Stored items from a collection
+---+

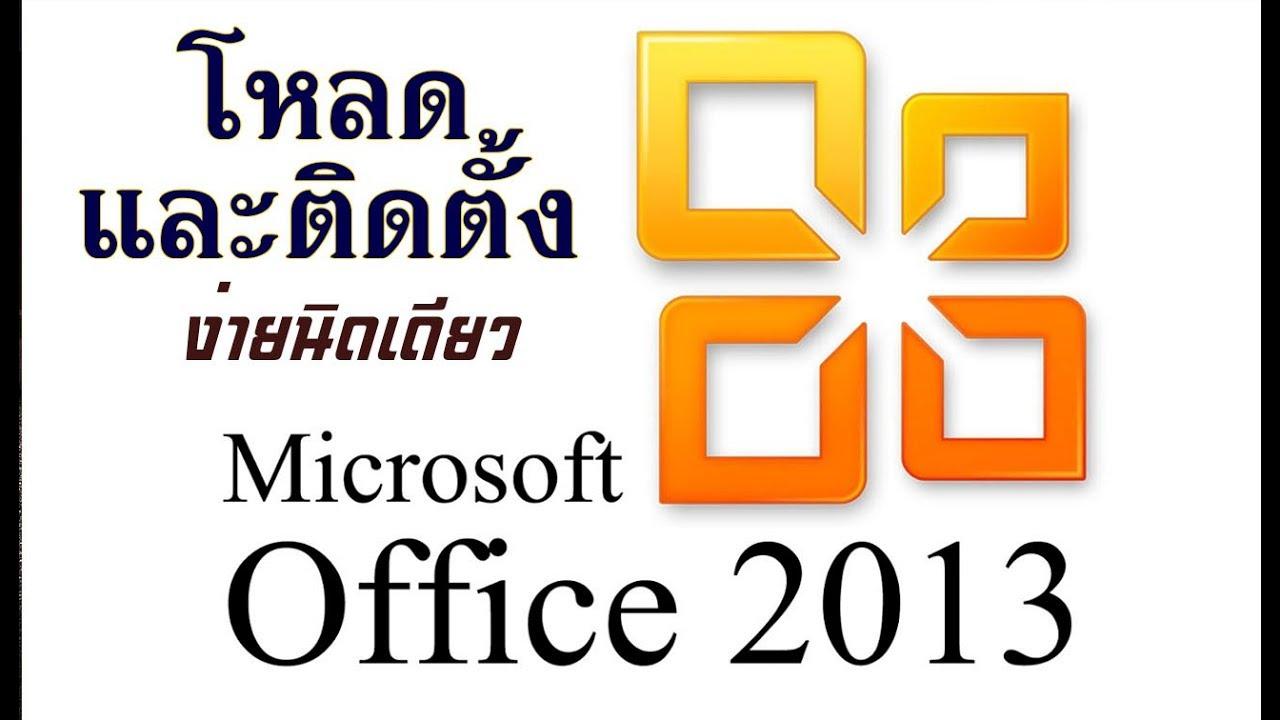 Microsoft Office 2013 ดาวน์โหลดและติดตั้งง่ายนิดเดียว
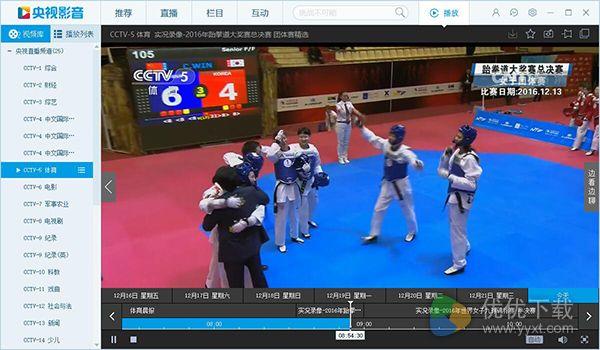 CCTV5客户端PC版(cbox) v4.2.4.0 - 截图1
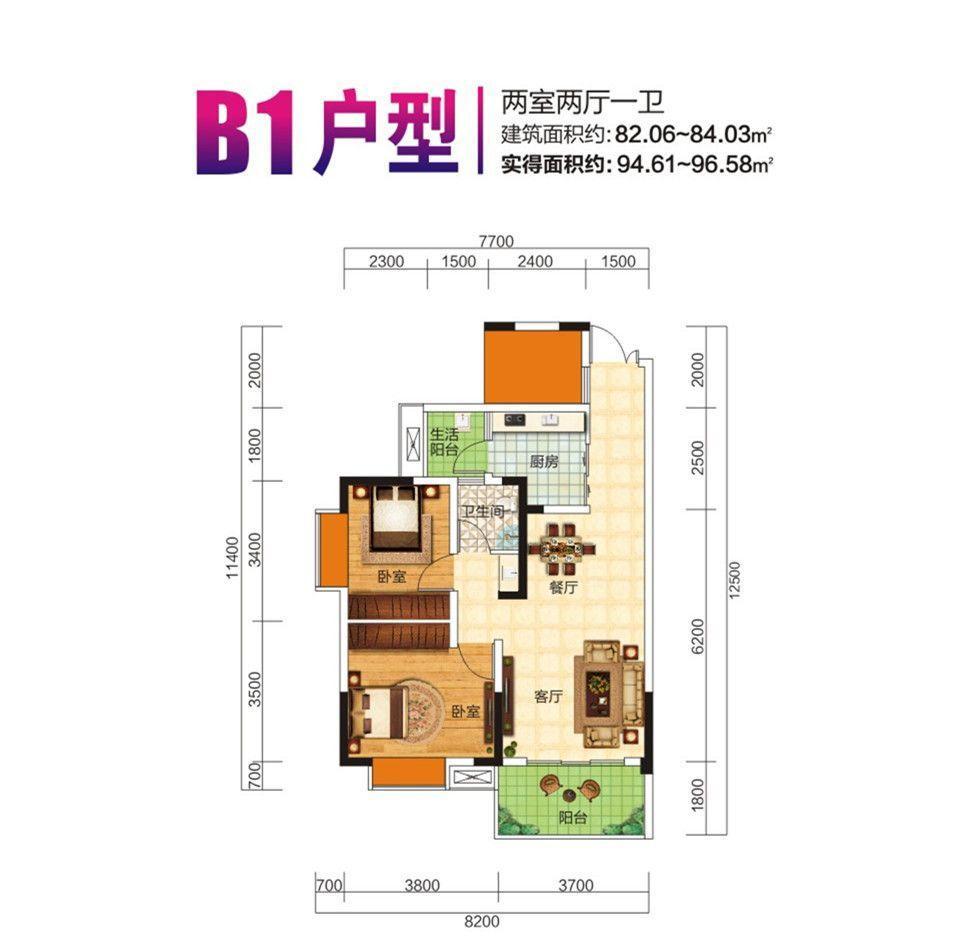东辰永兴国际B1户型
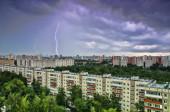 Lightning over the city — Stock Photo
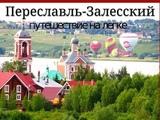 Золотое кольцо России-Переславль Залесский!Путешествуем на легке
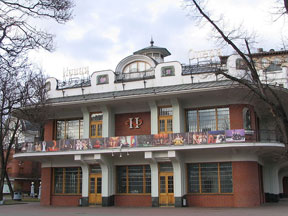 """В 1896 году в театре, располагавшемся на открытом воздухе сада  """"Эрмитаж """", впервые в Москве для широкой публики..."""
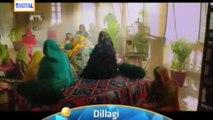 Dillagi new drama Ary Digital drama cast Humayun Saeed & Mehwish Hayat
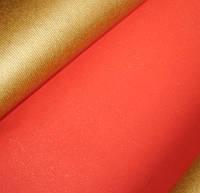 Бумага крафт упаковочная, 1 м, цвет красный\золотой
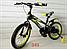 """Велосипед детский TopRider YP-349 16"""" красный, фото 2"""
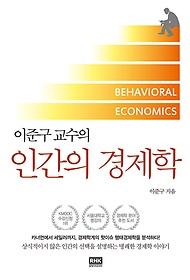 인간의 경제학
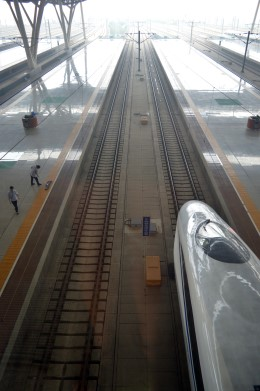 Wuhan Train Station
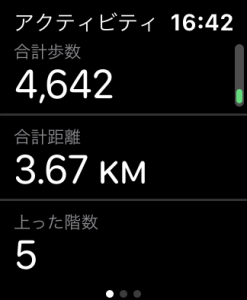Apple Watch 万歩計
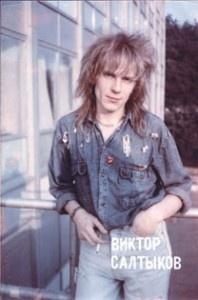 Viktor Saltykov,  russian rocker,  early 80's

+---+

• **Your instructions**:
The copy you return must match the records above exactly, minus any images.

• **Response for this exercise**:
 Microsoft Office 2013 ดาวน์โหลดและติดตั้งง่ายนิดเดียว
 CCTV5客户端PC版(cbox) v4.2.4.0 - 截图1
东辰永兴国际B1户型
 Lightning over the city — Stock Photo
 Золотое кольцо России-Переславль Залесский!Путешествуем на легке
 """В 1896 году в театре, располагавшемся на открытом воздухе сада  """"Эрмитаж """", впервые в Москве для широкой публики..."""
 Dillagi new drama Ary Digital drama cast Humayun Saeed & Mehwish Hayat
 Бумага крафт упаковочная, 1 м, цвет красный\золотой
 """Велосипед детский TopRider YP-349 16"""" красный, фото 2"""
 인간의 경제학
 Wuhan Train Station
Apple Watch 万歩計
 Viktor Saltykov,  russian rocker,  early 80's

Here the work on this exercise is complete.